UANG JAJAN
UANG JAJAN.
Kini hampir tidak ada orangtua yang tidak memberikan uang jajan kepada anak-anaknya. Banyak alasan mengapa orangtua memberikan uang jajan kepada anaknya; tidak sempat sarapan dirumah, malu pada anak orang lain yang setiap hari ada uang jajan, kasihan pada anak, karena kebiasaan, karena kelebihan uang. Uang jajan adalah bekal berupa duit yang diberikan orangtua kepada anak untuk membeli makanan dan minuman bahkan pulsa ‘Handphone’.
Saya termasuk yang punya pola fikir kuno soal uang jajan. Uang jajan sesungguhnya jika kita tidak kontrol bisa sangat mubazir dan secara perlahan akan membuat anak tidak memahami arti berhemat. Untungnya kedua anak saya bukanlah tipe anak yang menyukai jajan, maksudnya mereka lebih sering hanya jajan di sekolah, diluar itu mereka jarang sekali jajan. Harus dimaklumi uang jajan selama di sekolah terkadang menjadi dilema tersendiri, saya dan istriku tidak mungkin membiarkan anakku tanpa uang jajan, setiap hari hanya menonton teman-temannya jajan dan dengan itu berarti membiarkan air liurnya bolak-balik ditelan karena menahan rasa. Tidak mungkin pula memberikan uang jajan setiap hari tanpa dikontrol sehingga mereka setiap hari, setiap waktu hanya berfikir jajan dan jajan. Bahkan ada orangtua yang karena tidak sabar dan “takluk” sama anaknya, setiap anaknya menangis cara yang dilakukan adalah mengiminginya untuk jajan kesukaannya, maka anak yang menangis diam, tapi sesungguhnya cara itu jadi racun yang tak mendidik bagi orangtua dan sianak.
Saya menganut uang jajan harus melalui satu pintu, dan anak saya sudah memahami hal itu. Mereka hanya akan minta uang jajan pada bunda mereka, kepada saya mereka akan minta jika kondisi terpaksa, misal ketika istriku lagi tak ada uang kecil atau saat istriku lagi tak ada. Kenapa saya menganut satu pintu, karena saya ingin anak saya tumbuh jujur. Saya tak ingin misalnya, anak saya sesudah minta sama istriku lalu minta lagi sama saya dengan alasan dari bundanya belum dikasih atau sebaliknya. Hal itu juga memudahkan bagi istriku untuk mengontrol pengeluaran. Alhamdulillah, setiap bundanya meminta membeli sesuatu di warung / mini market dekat rumah, jika ada uang kembalian, uang itu selalu utuh, kedua anakku tidak akan mencoba mengambil atau membelikan sesuatu sebelum minta izin.
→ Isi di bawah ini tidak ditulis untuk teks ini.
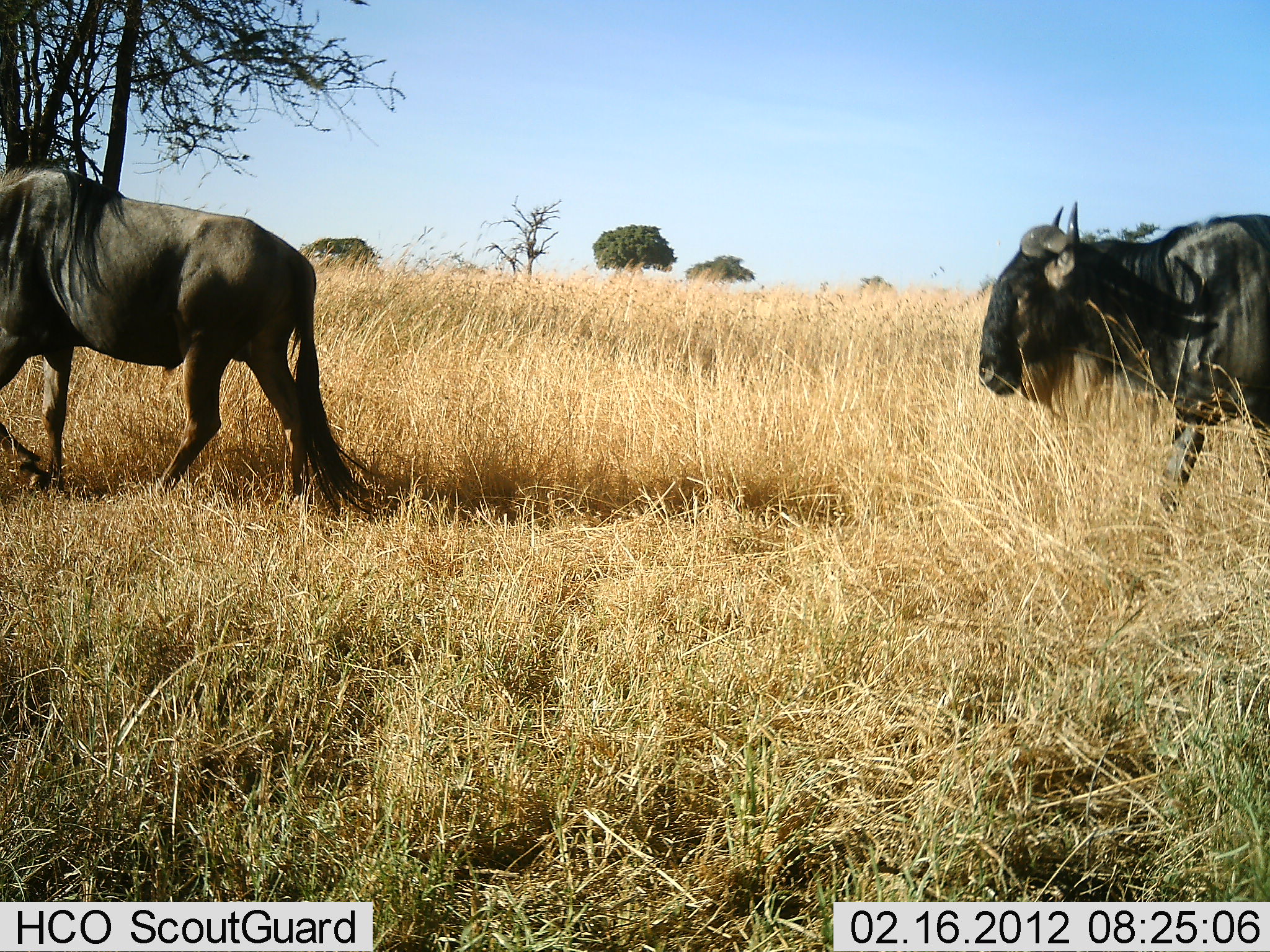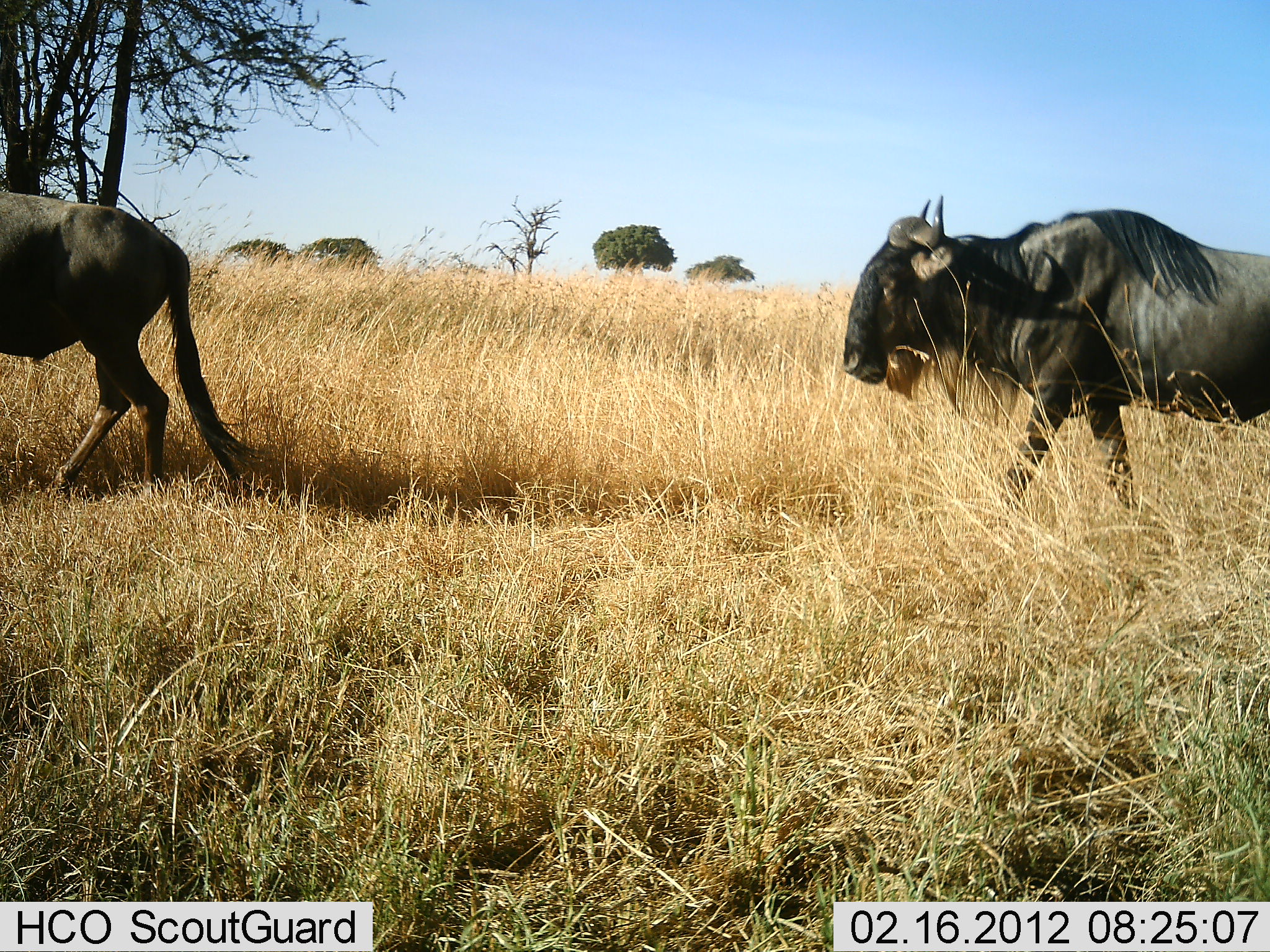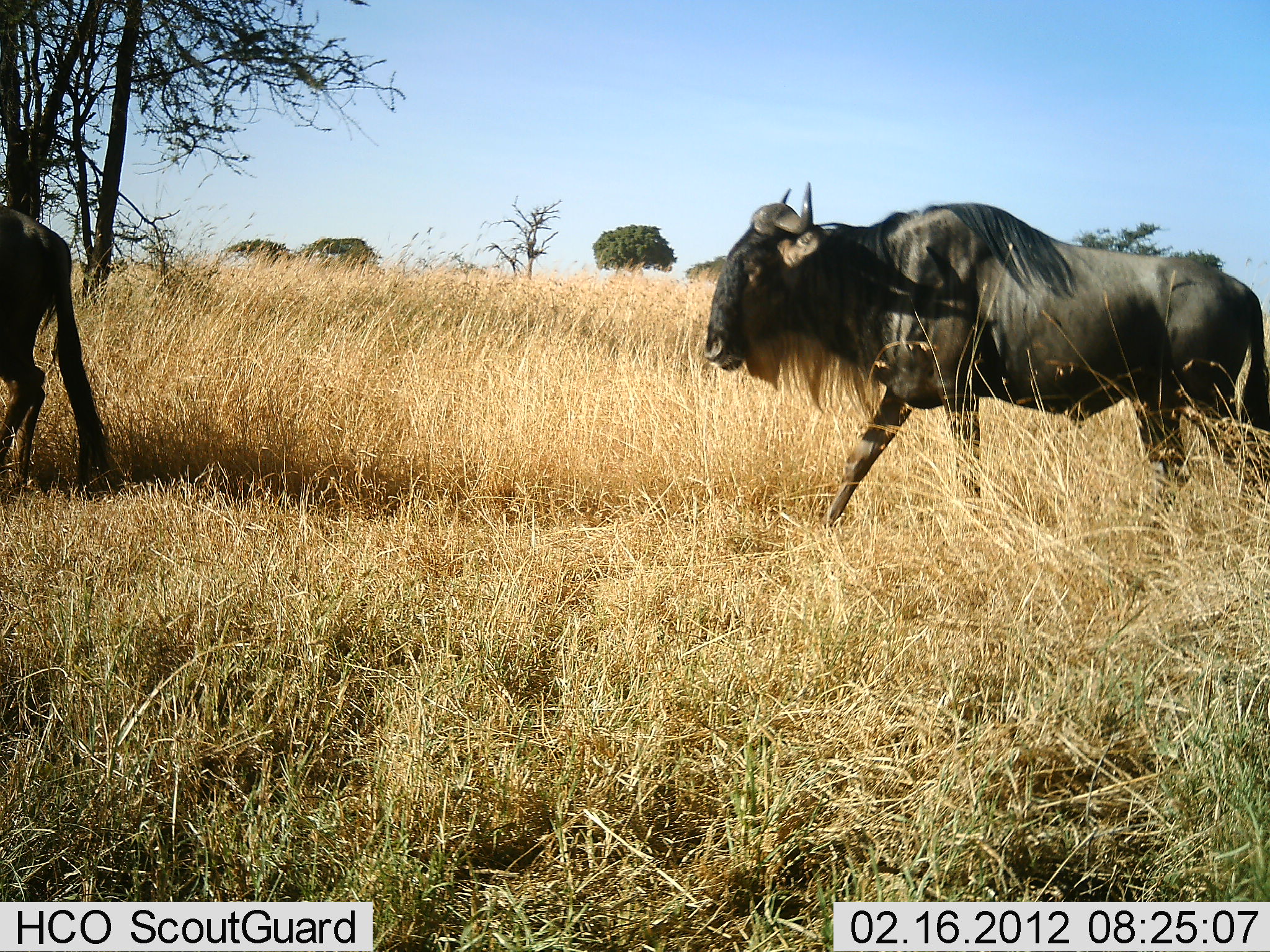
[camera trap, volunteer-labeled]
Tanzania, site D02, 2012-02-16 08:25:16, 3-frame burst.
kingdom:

Jadilah mereka dapat uang jajan dari ibunya saja (satu pintu) ini yang saya maksud fikiran kuno.
Memberi pemahaman pada anak tentang uang jajan agar dihemat atau tidak dihabiskan semua untuk ditabung, ternyata bukanlah sesuatu hal yang gampang. Anakku yang pertama hampir selalu menghabiskan uang jajannya sedang anakku yang kedua terkadang saja dia habiskan. “Uang jajan itu kan tak mesti harus dihabiskan, Ayuk bisa menabung untuk membeli pulsa, atau kebutuhan ringan lainnya”. Ujarku pada anakku yang tertua. Namun sepertinya kalimat itu belum mempan.
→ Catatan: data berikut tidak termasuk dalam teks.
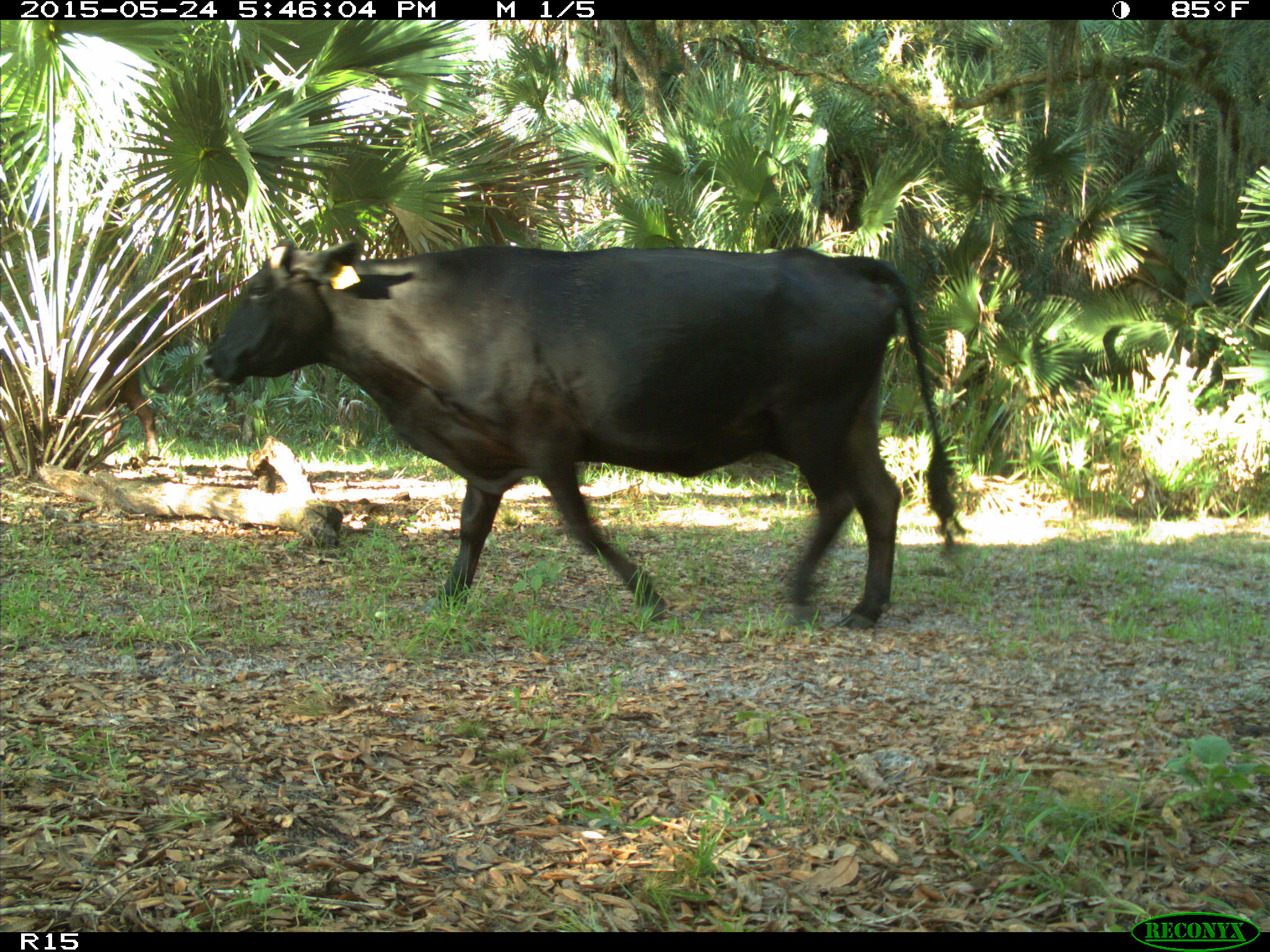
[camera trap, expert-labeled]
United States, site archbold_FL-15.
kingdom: Animalia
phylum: Chordata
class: Mammalia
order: Artiodactyla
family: Bovidae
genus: Bos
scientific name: Bos taurus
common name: domestic cow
Bos taurus (domestic cow).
Sejak anakku yang tertua masuk SMP, untuk memulai mengajarkan dia memilih dan menentukan sendiri kebutuhan bulanannya seperti, shampo, bedak, wangi-wangian dan sebagainya. Saya diskusikan sama istri untuk memberikan saja sejumlah uang yang biasa kami belanjakan untuk dia. Ehh..diluar dugaan, anakku yang pertama itu tidak mau, padahal kalau dikasih uang jajan untuk disekolah begitu semangat dan hampir selalu ludes. Jadilah kebutuhan bulanan anak-anakku tetap istriku yang belikan tentu mereka yang memilih sendiri.
Uang jajan zaman sekarang sesuatu yang tidak mungkin dielakkan, kitalah sebagai orangtua yang harus mengontrol dan memberikan pemahaman-pemahaman agar anak kita perlahan memahami arti berhemat dan jujur dalam menggunakan uang jajan. Saya kira andapun setuju dangan pola fikir saya tentang uang jajan.